(Plain-text document sources)
═══

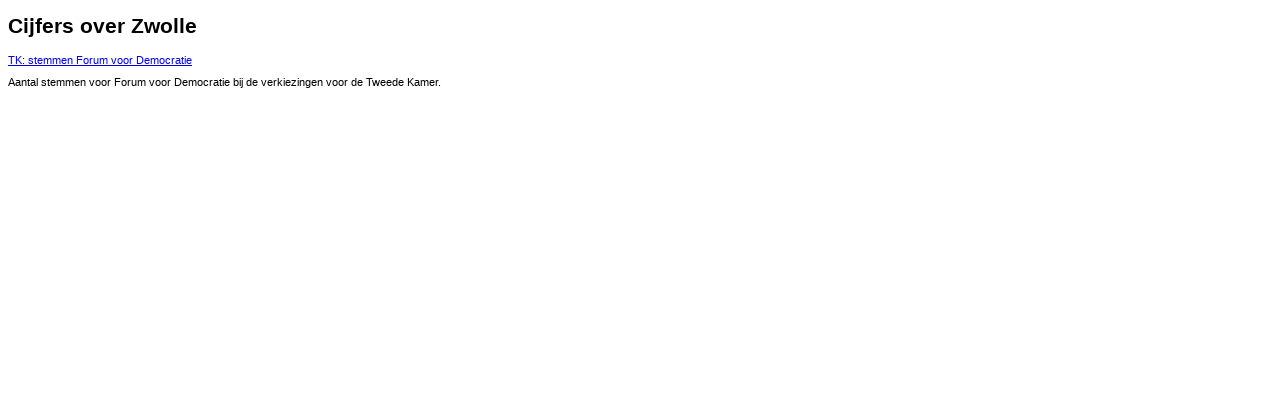

--- FILE ---
content_type: text/html
request_url: https://cijfersoverzwolle.nl/static/default/Variables/c59/c62/c70/c71/tkfvd.html
body_size: -1603
content:
<!DOCTYPE html>
<html>
	<head>
		<title>Cijfers over Zwolle - TK: stemmen Forum voor Democratie</title>
		<style>body, td, th {font-family: Verdana, sans-serif; font-size: 8pt;}</style>
	</head>
	<body>
		<h1>Cijfers over Zwolle</h1>
		<p><a href='https://cijfersoverzwolle.nl/jive?var=tkfvd'>TK: stemmen Forum voor Democratie</a></p>
		<p>Aantal stemmen voor Forum voor Democratie bij de verkiezingen voor de Tweede Kamer.</p>
	</body>
</html>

═══

**EXERCISE OBJECTIVE**. The entries above need to be output again in full, exactly, and without pictures.

**ANSWER**.
--- FILE ---
content_type: text/html
request_url: https://cijfersoverzwolle.nl/static/default/Variables/c59/c62/c70/c71/tkfvd.html
body_size: -1603
content:
<!DOCTYPE html>
<html>
	<head>
		<title>Cijfers over Zwolle - TK: stemmen Forum voor Democratie</title>
		<style>body, td, th {font-family: Verdana, sans-serif; font-size: 8pt;}</style>
	</head>
	<body>
		<h1>Cijfers over Zwolle</h1>
		<p><a href='https://cijfersoverzwolle.nl/jive?var=tkfvd'>TK: stemmen Forum voor Democratie</a></p>
		<p>Aantal stemmen voor Forum voor Democratie bij de verkiezingen voor de Tweede Kamer.</p>
	</body>
</html>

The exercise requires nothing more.